Ciao Simona e grazie per aver accettato questa
chiacchierata. Vinci, un romanzo che parla di pugilato
pubblicato negli ultimi giorni, come nasce la voglia di parlare
di questo sport?
«Ciao Tiziana. Grazie per avermi accolto qui: io amo diversi
sport, uno di questi è il pugilato; secondo me è uno degli
sport con più onore e lealtà esistenti. Mette a dura prova la
tua forza e non sempre parlo di quella fisica; sali su un ring
e sai che puoi fare solo una cosa: batterti con lealtà. Una
persona che si scontra ogni giorno con questo pensiero, anche
fuori dal ring ragiona in questo modo. È uno sport magnifico;
credo che sia nato da questo principio il libro».

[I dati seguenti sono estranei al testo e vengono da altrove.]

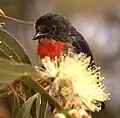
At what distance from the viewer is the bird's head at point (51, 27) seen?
125 cm

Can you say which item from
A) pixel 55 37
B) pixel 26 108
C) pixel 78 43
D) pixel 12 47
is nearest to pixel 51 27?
pixel 55 37

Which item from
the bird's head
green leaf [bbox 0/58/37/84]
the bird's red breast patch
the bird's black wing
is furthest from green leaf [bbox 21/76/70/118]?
the bird's black wing

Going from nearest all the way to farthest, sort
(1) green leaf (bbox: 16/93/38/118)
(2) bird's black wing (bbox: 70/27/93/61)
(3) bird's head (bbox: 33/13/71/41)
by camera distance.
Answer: (1) green leaf (bbox: 16/93/38/118) → (3) bird's head (bbox: 33/13/71/41) → (2) bird's black wing (bbox: 70/27/93/61)

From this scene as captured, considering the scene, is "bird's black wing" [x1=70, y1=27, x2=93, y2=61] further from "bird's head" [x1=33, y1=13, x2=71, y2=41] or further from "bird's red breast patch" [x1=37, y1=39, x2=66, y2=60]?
"bird's red breast patch" [x1=37, y1=39, x2=66, y2=60]

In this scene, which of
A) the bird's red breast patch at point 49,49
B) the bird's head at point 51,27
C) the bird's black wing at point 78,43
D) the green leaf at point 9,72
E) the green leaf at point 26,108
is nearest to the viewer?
the green leaf at point 9,72

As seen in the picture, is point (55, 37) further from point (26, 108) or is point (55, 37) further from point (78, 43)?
point (26, 108)

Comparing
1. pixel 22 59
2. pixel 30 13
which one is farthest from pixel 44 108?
pixel 30 13

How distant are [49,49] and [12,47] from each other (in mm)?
186

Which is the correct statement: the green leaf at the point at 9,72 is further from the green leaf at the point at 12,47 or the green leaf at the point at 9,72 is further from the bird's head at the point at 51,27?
the bird's head at the point at 51,27

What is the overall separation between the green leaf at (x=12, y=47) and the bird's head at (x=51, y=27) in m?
0.26

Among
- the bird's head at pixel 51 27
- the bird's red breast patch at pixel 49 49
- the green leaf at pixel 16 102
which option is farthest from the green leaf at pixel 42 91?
the bird's head at pixel 51 27

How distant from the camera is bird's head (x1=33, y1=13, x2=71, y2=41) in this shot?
125cm

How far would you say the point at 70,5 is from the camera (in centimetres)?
335

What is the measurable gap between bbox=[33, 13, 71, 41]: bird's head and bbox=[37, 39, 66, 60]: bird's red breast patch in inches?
1.1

Quali sono state difficoltà legate alla stesura di questo
libro e perché?
«Se decido di scrivere un libro in cui mi devo documentare
parecchio, poi non mi lamento. Ho scelto io e mi diverto:
certo, scrivere un libro su uno sport come il pugilato ha fatto
sì che prima mi documentassi su tutto e poi, con il materiale
in mano, ho ricamato intorno la storia come la volevo io. Mi
spiego meglio: c’è un passaggio nel libro che poteva essere
fatto solo in quel modo, perché ho chiesto al pugile com'era
organizzato il loro rapporto con manager e allenatori; se parlo
di scatti d’ira di un ragazzo, poi per modificare il suo
comportamento su un ring, parlo di difesa a spalla. Per cui
prima ho studiato molto, poi ho scritto tutto il libro. È
faticoso, ma la soddisfazione è quadrupla».

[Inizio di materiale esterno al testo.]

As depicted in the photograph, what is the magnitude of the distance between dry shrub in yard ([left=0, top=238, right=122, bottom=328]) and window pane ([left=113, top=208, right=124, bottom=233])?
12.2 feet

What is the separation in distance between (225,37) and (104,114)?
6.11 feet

Cosa ti ha lasciato questa esperienza? Aver parlato di
questo sport soprattutto al maschile, ha forse un messaggio che
intendi lanciare con il tuo libro?
«Questo libro parla, in effetti, di molte cose oltre il
pugilato: parla di onore, orgoglio per il nome che si porta,
famiglia; lealtà, essere in grado di schiacciare chi è cattivo
e non lo fare per rispetto dello sport stesso e per se stessi.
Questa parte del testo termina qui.